-- GIVEN REQUEST --
With the pictures omitted, write out the entries that follow exactly as they stand.

-- EXCERPTED DATA --
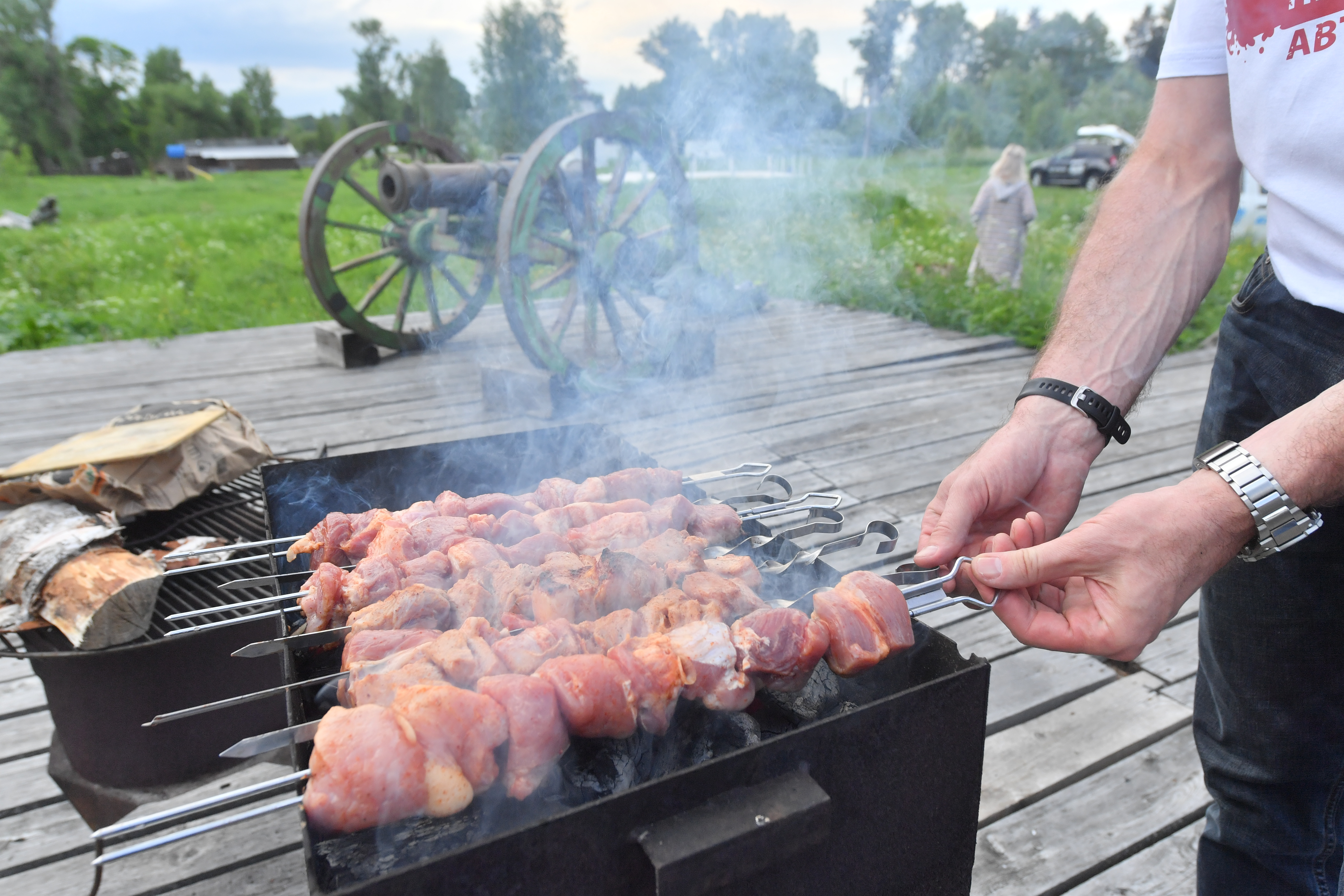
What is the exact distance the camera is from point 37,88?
42.4 meters

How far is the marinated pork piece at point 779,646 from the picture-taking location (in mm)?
1109

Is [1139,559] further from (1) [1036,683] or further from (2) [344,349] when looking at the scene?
(2) [344,349]

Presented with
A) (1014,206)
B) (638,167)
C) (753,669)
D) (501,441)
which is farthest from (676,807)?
(1014,206)

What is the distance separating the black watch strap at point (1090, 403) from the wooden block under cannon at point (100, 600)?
5.91ft

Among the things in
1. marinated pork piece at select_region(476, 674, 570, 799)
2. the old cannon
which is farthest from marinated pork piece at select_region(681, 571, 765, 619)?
the old cannon

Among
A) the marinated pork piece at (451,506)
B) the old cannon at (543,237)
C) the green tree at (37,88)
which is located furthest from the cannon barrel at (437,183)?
the green tree at (37,88)

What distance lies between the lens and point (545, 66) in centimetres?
530

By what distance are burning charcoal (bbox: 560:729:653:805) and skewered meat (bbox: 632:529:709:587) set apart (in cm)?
31

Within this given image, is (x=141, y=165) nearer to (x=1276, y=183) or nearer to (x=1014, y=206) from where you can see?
(x=1014, y=206)

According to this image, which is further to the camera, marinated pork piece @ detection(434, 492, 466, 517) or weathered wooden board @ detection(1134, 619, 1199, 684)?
weathered wooden board @ detection(1134, 619, 1199, 684)

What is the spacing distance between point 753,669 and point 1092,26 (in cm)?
1776

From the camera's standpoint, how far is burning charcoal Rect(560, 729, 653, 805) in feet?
3.57

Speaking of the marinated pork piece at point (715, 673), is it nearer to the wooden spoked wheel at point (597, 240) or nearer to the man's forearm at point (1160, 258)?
the man's forearm at point (1160, 258)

-- RESULT OF THIS EXERCISE --
What is the exact distance the camera is from point 37,88?
42.4 meters

How far is the marinated pork piece at point 779,646 from the picture-taking location (in mm)?
1109

Is [1139,559] further from (1) [1036,683] or further from (2) [344,349] when looking at the scene?
(2) [344,349]

Presented with
A) (1014,206)
B) (638,167)
C) (753,669)
D) (501,441)
which is farthest from (676,807)?
(1014,206)

What is the distance separating the black watch strap at point (1090, 403) from the wooden block under cannon at point (100, 600)?
5.91ft

Among the things in
1. marinated pork piece at select_region(476, 674, 570, 799)
2. the old cannon
which is farthest from marinated pork piece at select_region(681, 571, 765, 619)?
the old cannon

Among
A) the marinated pork piece at (451,506)
B) the old cannon at (543,237)
C) the green tree at (37,88)
which is located furthest from the cannon barrel at (437,183)?
the green tree at (37,88)

What distance lies between the lens and point (545, 66) in centimetres?
530

By what distance are burning charcoal (bbox: 560:729:653:805) and skewered meat (bbox: 632:529:709:587) set apart (in cm)?
31

Within this given image, is (x=141, y=165) nearer to (x=1276, y=183) or nearer to (x=1014, y=206) from where you can see?
(x=1014, y=206)

According to this image, which is further to the camera, marinated pork piece @ detection(434, 492, 466, 517) or weathered wooden board @ detection(1134, 619, 1199, 684)?
weathered wooden board @ detection(1134, 619, 1199, 684)

What is the spacing distance between point 753,669 and point 1092,26 (in cm)?
1776

From the camera's standpoint, how far is burning charcoal Rect(560, 729, 653, 805) in feet?
3.57

Speaking of the marinated pork piece at point (715, 673), is it nearer to the wooden spoked wheel at point (597, 240) or nearer to the man's forearm at point (1160, 258)?
the man's forearm at point (1160, 258)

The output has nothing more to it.